DOCUMENT SECTION
Christopher Booker explains:
"It might well be called "the tale of two planets". On one planet live all the Great and Good who have recently been trying to whip up an ever greater panic over global warming, as the clock ticks down to next December's UN conference in Copenhagen when they plan a new treaty to follow the Kyoto Protocol of 1997.

There was, for instance, the three-day gathering organised by Prince Charles at St James's Palace, at which 20 Nobel laureates (including two African winners of the Peace and Literature prizes) listened to speeches from Lord Stern and Prince Charles, before issuing a declaration which compared the threat of global warming to that of all-out nuclear war. They also heard President Obama's Energy Secretary, Stephen Chu, solemnly telling them that if all buildings and pavements were painted white, to reflect the sun's rays back into space, this would be equivalent to taking all vehicles off the world's roads for 11 years.

Then there was the 103-page report launched by Kofi Annan, former UN Secretary-General, on behalf of something called the Global Humanitarian Forum, claiming, without a shred of hard evidence, that global warming is already "killing 300,000 people a year". But Mr Annan himself had to admit that this report, drawn up by a firm of consultants, was not "a scientific study" but was "the most plausible account of the current impact of climate change".

PROBLEM SET
(a) In the global warming passage, start at the words "There was, for" and stop after "for 11 years.", then write that stretch out again with "silver" substituted for "white".
(b) According to the global warming passage, how many Nobel laureates attended the gathering at St James's Palace?
(c) Extend the global warming passage onward from its final sentence.
The entries that come after this point are unrelated to the global warming passage.

DATA ROWS

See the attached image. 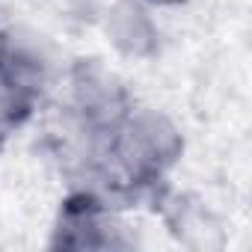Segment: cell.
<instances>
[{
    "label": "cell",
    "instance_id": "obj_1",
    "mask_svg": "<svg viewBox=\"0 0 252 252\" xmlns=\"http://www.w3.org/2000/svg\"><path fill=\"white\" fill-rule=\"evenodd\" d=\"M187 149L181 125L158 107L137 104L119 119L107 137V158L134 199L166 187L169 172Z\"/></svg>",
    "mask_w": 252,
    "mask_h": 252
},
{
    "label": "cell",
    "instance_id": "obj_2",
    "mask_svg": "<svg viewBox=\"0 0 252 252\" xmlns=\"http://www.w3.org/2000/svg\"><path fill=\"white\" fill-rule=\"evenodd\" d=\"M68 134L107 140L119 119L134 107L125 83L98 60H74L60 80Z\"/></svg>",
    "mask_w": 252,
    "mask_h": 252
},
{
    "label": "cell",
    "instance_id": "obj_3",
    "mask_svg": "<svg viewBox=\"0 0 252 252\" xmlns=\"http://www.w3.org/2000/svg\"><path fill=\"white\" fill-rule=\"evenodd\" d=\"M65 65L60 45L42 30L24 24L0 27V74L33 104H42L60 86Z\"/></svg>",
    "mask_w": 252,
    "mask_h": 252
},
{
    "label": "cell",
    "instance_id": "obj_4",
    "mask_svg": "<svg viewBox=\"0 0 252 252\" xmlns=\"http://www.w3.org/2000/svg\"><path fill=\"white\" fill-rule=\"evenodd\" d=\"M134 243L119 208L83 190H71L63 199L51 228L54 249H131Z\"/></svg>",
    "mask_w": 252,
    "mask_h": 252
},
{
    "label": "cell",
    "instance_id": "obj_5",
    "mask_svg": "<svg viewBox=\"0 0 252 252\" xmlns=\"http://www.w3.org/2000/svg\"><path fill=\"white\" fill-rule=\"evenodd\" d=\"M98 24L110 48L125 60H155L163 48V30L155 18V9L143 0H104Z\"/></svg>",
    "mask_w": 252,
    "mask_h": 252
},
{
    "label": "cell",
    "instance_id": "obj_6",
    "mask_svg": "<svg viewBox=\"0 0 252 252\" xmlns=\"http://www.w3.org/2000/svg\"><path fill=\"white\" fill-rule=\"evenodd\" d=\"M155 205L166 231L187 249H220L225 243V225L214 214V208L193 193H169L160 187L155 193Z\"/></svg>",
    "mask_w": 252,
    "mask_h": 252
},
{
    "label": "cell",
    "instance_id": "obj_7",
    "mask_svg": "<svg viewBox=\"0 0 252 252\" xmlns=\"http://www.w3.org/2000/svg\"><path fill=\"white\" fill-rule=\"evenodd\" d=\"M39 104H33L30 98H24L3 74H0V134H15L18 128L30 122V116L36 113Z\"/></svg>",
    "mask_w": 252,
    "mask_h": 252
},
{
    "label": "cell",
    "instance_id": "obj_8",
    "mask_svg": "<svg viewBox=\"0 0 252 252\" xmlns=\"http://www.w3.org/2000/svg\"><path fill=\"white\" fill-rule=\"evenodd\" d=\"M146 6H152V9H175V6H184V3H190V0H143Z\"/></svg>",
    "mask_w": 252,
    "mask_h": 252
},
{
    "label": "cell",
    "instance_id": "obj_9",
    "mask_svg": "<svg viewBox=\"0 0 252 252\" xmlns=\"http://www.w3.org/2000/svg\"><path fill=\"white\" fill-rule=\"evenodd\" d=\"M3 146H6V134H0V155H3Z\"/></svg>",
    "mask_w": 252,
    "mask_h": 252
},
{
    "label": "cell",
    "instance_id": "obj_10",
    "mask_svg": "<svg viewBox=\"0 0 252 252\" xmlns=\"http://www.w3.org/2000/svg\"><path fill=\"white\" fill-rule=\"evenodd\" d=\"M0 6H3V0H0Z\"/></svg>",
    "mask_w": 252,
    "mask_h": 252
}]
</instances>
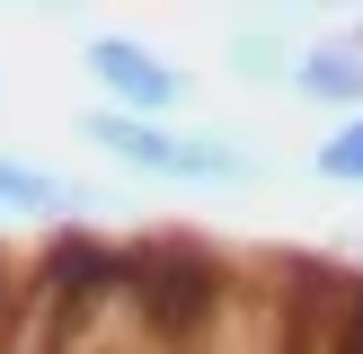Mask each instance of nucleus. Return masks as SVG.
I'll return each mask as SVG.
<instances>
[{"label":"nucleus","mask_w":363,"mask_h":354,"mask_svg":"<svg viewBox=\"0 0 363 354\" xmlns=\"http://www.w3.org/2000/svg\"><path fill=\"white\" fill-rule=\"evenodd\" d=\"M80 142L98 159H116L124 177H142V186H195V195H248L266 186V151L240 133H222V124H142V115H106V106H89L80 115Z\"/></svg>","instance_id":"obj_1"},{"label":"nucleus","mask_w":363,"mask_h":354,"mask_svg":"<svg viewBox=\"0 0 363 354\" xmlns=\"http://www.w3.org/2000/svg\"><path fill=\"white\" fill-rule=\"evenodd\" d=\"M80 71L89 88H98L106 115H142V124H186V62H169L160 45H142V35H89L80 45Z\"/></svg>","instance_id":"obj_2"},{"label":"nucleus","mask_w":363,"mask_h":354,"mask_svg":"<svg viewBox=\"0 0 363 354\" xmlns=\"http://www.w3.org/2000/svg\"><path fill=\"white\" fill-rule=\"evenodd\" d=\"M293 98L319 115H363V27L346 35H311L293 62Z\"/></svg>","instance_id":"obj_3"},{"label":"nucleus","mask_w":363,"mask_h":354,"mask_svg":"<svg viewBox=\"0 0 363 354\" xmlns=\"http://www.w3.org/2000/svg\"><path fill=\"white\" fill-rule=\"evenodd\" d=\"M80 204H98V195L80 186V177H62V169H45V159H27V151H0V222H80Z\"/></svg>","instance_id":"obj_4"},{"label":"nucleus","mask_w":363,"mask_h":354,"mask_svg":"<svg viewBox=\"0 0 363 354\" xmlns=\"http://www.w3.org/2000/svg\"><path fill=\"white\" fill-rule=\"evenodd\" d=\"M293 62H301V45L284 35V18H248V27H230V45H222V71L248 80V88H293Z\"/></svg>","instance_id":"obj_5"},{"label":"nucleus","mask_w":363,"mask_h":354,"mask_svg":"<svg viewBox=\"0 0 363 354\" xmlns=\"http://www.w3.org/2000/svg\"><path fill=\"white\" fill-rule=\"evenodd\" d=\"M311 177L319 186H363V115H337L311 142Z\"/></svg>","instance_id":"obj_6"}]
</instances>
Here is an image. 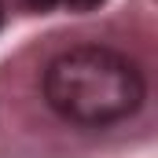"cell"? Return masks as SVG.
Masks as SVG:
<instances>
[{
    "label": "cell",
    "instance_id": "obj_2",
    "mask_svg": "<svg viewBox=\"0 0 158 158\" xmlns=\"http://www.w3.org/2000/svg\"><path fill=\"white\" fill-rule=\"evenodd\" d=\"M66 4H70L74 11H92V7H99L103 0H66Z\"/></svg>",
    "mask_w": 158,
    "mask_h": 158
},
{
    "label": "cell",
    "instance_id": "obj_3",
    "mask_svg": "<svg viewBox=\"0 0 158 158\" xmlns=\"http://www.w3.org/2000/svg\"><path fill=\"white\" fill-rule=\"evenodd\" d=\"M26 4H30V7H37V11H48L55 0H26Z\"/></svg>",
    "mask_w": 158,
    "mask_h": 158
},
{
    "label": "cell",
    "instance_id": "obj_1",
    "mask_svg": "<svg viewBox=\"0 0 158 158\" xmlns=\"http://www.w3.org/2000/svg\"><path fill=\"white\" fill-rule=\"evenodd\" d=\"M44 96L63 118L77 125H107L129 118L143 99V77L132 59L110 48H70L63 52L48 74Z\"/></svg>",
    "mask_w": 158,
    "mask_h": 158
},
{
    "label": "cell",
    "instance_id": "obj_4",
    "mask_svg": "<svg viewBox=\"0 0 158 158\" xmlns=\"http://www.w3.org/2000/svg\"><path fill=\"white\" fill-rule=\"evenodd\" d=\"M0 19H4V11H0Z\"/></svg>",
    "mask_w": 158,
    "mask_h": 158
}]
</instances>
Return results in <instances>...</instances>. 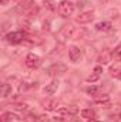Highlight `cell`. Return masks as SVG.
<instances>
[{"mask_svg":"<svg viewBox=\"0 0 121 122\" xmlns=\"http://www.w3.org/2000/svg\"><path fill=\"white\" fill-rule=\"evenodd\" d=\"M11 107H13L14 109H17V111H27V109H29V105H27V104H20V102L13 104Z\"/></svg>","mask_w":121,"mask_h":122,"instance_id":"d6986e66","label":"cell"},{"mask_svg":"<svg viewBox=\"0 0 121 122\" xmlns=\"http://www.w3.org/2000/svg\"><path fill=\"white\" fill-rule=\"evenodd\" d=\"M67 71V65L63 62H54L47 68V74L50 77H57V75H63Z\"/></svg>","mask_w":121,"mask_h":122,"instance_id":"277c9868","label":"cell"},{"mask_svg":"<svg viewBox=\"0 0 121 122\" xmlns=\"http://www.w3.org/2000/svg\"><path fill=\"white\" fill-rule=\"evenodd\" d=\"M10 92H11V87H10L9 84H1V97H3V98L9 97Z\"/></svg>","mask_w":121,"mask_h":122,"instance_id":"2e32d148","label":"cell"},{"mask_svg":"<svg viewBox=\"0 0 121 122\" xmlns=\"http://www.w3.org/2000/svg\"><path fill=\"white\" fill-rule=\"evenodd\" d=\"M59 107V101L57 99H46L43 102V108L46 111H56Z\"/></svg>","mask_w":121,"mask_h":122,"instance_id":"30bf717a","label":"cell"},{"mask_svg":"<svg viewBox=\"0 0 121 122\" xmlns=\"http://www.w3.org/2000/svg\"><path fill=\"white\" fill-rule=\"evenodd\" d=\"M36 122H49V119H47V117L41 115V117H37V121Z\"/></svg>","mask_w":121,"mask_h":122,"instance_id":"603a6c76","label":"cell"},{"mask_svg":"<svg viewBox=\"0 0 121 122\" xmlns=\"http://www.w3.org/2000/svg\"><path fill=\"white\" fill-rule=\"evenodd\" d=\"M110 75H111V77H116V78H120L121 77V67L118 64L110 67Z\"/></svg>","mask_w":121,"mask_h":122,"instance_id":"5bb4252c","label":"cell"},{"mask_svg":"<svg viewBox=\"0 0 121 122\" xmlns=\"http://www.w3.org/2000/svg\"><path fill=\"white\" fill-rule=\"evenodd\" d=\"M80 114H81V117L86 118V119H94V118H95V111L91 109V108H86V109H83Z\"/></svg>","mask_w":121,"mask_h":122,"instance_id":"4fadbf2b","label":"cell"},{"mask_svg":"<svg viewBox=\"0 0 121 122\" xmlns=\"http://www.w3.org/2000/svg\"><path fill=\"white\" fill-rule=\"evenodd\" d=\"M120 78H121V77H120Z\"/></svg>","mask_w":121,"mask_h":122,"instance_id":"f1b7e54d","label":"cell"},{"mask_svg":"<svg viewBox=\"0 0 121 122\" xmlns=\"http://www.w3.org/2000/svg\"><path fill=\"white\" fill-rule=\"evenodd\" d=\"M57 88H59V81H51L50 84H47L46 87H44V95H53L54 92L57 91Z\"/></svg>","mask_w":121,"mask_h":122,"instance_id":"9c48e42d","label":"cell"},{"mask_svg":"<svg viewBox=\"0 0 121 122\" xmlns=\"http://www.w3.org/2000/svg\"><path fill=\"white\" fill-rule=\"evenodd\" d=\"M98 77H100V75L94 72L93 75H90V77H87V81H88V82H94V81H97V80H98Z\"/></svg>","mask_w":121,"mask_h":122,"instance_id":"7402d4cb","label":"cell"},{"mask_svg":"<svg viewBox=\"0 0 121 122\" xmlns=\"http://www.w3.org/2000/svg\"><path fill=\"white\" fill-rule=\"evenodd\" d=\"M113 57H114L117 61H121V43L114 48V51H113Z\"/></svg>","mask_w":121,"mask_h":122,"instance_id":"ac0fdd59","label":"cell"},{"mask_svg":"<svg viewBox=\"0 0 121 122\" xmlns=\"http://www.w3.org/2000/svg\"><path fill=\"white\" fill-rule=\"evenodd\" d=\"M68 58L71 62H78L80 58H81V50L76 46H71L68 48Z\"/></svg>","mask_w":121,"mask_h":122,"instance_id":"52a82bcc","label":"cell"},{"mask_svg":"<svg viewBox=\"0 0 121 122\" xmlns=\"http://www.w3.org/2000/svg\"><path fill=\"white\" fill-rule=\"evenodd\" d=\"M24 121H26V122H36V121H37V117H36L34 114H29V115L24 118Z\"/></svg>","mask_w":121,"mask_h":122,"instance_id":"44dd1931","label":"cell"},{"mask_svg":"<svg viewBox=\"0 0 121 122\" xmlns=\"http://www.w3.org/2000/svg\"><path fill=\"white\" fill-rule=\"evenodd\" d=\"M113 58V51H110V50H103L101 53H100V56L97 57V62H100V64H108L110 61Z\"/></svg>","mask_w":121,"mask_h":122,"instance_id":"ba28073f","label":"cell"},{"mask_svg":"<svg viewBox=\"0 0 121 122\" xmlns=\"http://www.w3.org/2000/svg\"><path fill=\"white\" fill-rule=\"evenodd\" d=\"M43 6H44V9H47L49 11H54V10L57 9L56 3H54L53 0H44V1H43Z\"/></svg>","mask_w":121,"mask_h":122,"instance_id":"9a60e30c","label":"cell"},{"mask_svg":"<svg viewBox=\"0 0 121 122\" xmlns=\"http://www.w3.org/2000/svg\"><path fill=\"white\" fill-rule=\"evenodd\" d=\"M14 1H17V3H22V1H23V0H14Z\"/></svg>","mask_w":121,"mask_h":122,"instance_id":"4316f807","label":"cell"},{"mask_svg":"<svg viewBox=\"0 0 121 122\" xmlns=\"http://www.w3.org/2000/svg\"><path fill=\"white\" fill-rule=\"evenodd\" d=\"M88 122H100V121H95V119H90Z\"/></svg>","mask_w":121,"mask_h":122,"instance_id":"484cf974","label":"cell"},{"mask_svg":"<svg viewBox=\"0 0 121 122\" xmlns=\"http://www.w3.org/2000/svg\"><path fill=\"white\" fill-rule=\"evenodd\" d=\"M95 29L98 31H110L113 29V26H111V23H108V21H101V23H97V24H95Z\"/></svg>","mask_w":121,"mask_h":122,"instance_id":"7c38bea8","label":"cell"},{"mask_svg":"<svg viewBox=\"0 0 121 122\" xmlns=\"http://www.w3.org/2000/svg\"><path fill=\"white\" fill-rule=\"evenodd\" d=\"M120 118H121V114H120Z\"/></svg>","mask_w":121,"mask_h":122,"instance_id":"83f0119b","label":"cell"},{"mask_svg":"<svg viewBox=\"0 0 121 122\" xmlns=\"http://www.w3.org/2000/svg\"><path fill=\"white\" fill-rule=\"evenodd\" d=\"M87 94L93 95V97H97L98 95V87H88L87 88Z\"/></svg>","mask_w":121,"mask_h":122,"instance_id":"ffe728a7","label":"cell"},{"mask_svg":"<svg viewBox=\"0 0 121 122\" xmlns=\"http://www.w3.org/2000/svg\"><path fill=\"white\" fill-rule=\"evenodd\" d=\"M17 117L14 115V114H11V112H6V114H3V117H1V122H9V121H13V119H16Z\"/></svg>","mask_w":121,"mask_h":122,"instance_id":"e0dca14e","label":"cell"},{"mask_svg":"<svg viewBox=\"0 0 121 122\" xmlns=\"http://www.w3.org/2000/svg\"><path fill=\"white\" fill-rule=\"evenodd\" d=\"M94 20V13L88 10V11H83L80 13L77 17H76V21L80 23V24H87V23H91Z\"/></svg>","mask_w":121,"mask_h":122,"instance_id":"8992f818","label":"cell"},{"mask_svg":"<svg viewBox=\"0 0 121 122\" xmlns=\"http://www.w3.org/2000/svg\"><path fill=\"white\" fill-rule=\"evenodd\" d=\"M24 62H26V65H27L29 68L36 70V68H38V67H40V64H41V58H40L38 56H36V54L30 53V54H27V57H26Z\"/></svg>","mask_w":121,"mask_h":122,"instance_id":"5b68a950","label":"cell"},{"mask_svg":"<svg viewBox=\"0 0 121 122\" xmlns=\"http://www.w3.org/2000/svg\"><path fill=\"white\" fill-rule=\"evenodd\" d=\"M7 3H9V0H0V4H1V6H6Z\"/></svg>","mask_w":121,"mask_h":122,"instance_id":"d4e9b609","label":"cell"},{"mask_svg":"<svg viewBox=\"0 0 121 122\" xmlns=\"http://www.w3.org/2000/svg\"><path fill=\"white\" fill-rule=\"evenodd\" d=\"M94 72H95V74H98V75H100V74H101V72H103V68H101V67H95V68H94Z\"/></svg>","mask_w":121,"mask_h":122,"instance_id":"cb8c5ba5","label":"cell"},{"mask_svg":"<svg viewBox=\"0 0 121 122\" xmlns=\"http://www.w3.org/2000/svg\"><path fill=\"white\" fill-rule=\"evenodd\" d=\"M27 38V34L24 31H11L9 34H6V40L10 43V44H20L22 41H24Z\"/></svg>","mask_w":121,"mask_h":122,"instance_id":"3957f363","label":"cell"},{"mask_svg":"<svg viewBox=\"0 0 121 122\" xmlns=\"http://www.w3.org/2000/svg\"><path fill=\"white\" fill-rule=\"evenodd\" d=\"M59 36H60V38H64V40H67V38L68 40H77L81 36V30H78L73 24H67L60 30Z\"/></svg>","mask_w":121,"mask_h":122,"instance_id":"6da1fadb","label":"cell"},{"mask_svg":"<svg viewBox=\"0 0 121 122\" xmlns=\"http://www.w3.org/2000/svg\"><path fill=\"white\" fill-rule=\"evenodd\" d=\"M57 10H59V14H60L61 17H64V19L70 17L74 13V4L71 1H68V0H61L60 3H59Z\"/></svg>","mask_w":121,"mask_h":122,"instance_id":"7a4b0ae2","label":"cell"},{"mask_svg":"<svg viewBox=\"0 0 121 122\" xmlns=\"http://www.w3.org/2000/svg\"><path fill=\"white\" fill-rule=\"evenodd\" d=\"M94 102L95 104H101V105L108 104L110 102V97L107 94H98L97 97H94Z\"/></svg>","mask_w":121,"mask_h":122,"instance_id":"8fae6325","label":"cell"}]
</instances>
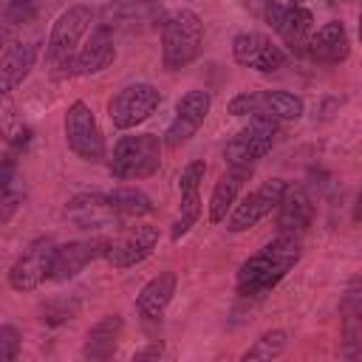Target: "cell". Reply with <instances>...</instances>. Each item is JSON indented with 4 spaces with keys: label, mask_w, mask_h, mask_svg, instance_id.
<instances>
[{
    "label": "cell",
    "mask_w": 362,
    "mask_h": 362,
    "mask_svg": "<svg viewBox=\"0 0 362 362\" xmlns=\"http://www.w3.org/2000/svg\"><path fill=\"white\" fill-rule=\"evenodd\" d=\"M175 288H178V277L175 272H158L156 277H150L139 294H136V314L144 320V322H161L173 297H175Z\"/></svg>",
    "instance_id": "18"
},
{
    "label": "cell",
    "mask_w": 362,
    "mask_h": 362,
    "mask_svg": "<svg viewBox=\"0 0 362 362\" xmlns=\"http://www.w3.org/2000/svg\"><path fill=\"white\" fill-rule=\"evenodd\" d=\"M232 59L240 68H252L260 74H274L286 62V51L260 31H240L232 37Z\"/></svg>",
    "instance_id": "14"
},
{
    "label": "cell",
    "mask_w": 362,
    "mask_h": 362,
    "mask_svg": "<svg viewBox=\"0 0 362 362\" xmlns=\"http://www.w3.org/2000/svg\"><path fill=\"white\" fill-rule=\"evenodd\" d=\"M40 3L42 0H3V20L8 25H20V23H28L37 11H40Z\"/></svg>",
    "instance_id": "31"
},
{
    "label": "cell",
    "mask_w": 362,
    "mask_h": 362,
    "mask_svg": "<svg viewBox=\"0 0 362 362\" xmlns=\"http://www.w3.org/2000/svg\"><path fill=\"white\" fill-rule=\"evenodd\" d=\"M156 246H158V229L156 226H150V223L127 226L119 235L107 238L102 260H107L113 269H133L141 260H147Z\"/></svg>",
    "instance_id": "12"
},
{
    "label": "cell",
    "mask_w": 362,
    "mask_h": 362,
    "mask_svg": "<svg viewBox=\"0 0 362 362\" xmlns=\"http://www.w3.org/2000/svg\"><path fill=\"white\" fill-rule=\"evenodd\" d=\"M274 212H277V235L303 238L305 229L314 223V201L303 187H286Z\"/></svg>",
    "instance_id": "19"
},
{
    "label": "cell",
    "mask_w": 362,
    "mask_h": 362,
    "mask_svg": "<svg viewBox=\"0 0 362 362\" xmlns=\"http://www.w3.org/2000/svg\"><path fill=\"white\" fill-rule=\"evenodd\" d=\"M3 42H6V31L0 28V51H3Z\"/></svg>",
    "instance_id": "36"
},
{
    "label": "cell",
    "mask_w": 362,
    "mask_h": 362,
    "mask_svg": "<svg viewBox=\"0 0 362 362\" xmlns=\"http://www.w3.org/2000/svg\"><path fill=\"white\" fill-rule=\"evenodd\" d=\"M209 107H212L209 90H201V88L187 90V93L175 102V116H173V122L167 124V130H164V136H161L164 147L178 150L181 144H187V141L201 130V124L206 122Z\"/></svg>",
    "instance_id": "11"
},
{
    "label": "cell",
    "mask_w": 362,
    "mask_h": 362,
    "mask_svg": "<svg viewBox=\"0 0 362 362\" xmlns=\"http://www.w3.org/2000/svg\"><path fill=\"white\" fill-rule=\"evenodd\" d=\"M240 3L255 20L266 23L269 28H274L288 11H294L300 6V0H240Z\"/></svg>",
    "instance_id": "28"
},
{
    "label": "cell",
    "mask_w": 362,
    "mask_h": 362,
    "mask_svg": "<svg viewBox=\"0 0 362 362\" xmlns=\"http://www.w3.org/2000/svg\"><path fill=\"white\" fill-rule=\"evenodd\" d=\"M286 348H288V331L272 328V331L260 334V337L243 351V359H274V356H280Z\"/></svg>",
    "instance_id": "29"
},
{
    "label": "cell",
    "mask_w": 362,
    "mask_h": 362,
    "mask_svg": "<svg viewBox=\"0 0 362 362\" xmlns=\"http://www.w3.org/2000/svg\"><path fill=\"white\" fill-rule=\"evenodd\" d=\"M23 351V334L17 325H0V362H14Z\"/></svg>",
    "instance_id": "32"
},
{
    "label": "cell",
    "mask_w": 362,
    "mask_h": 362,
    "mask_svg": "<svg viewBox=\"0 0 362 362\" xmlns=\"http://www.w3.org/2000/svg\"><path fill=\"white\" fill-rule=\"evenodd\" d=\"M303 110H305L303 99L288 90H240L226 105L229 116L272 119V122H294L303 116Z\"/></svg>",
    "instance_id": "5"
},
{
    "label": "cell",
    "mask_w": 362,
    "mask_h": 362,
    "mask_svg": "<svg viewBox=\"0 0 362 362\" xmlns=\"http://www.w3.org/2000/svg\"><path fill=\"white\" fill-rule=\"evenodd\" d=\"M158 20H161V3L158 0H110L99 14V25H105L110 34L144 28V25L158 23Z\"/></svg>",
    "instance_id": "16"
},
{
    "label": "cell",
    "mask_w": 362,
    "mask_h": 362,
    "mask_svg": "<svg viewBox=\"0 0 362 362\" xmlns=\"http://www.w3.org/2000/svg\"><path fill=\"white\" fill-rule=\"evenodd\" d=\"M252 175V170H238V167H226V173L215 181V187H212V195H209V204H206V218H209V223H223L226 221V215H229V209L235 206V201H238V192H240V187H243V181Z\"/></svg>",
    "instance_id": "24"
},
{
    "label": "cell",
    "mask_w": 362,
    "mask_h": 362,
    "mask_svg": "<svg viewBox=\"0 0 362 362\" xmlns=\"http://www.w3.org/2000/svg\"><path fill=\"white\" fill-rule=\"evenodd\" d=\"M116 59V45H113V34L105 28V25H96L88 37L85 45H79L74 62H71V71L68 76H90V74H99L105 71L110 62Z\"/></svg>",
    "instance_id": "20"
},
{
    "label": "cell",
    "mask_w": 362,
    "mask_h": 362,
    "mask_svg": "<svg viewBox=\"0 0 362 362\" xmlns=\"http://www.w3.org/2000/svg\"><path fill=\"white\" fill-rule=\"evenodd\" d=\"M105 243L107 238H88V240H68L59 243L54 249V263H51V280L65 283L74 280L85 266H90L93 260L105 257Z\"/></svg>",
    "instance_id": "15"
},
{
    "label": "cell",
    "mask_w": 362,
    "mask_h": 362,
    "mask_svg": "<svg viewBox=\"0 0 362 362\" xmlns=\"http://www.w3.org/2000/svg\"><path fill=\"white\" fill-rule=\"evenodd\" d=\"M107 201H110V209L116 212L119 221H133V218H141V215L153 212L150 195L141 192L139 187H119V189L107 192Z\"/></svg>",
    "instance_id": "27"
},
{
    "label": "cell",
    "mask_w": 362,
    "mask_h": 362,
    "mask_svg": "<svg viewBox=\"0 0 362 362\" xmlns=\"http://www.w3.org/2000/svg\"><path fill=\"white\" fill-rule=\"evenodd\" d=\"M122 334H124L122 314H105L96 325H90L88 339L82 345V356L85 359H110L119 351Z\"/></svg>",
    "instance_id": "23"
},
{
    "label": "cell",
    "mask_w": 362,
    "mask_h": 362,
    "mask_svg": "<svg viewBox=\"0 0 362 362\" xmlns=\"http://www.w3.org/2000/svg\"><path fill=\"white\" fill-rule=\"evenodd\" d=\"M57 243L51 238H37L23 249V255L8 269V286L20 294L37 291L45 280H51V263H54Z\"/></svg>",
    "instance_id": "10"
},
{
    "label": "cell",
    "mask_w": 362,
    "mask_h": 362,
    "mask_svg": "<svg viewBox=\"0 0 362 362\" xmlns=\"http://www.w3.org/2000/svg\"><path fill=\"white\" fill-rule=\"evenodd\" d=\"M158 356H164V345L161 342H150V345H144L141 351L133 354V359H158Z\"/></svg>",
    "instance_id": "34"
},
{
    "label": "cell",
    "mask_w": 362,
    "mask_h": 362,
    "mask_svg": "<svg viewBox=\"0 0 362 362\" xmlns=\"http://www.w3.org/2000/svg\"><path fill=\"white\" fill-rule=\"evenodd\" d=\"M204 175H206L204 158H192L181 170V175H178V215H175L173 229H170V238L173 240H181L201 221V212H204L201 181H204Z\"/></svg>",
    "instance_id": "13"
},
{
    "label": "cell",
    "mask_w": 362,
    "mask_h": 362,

ANSWERS TO THE EXERCISE
(a)
There was, for instance, the three-day gathering organised by Prince Charles at St James's Palace, at which 20 Nobel laureates (including two African winners of the Peace and Literature prizes) listened to speeches from Lord Stern and Prince Charles, before issuing a declaration which compared the threat of global warming to that of all-out nuclear war. They also heard President Obama's Energy Secretary, Stephen Chu, solemnly telling them that if all buildings and pavements were painted silver, to reflect the sun's rays back into space, this would be equivalent to taking all vehicles off the world's roads for 11 years.

(b) Twenty Nobel laureates attended.

(c)
Even this was topped by a report from the Massachusetts Institute of Technology claiming that world temperatures could rise this century by 7 degrees C, "killing billions of people worldwide and leaving the world on the brink of total collapse". According to MIT, these projections are based on new evidence which has come to light since 2003.

Now for the other planet, the one the rest of us live on. Here all the accepted measures of global temperatures show that their trend has been downwards since 2002, declining at a rate that averages to about 0.25 degree per decade. Yet such a fall was predicted by none of those 25 computer models on which the UN's Intergovernmental Panel on Climate Change and the rest of the Great and the Good rely for their theory of runaway global warming. Their computers are programmed to assume that as CO2 goes up, temperatures inevitably follow. But the graph below, where the variation of global temperatures from a 30-year mean is plotted against CO2 levels, shows the two lines clearly diverging, contrary to the theory. In this century, temperatures have fallen as CO2 has risen.

Furthermore, the Arctic ice has failed to disappear, as can be seen from the Crysophere Today website: it is now not far off its 30-year mean. Al Gore's polar bears have failed to drown. The ice in the Antarctic is actually way above its 30-year average. Except in the minds of Kofi Annan, Lord Stern and Prince Charles's assembled worthies, the threatened catastrophe seems not to be happening.

Meanwhile, on the planet where the rest of us live, the prospects for a new treaty in December, which according to an estimate by the International Energy Agency would cost us all $45 trillion, are not looking too hot. The Chinese and the Indians insist that, since all this global warming is the fault of the developed world, they will only sign the treaty if we agree to pay them $300 billion a year. The Africans and South Americans make similar demands.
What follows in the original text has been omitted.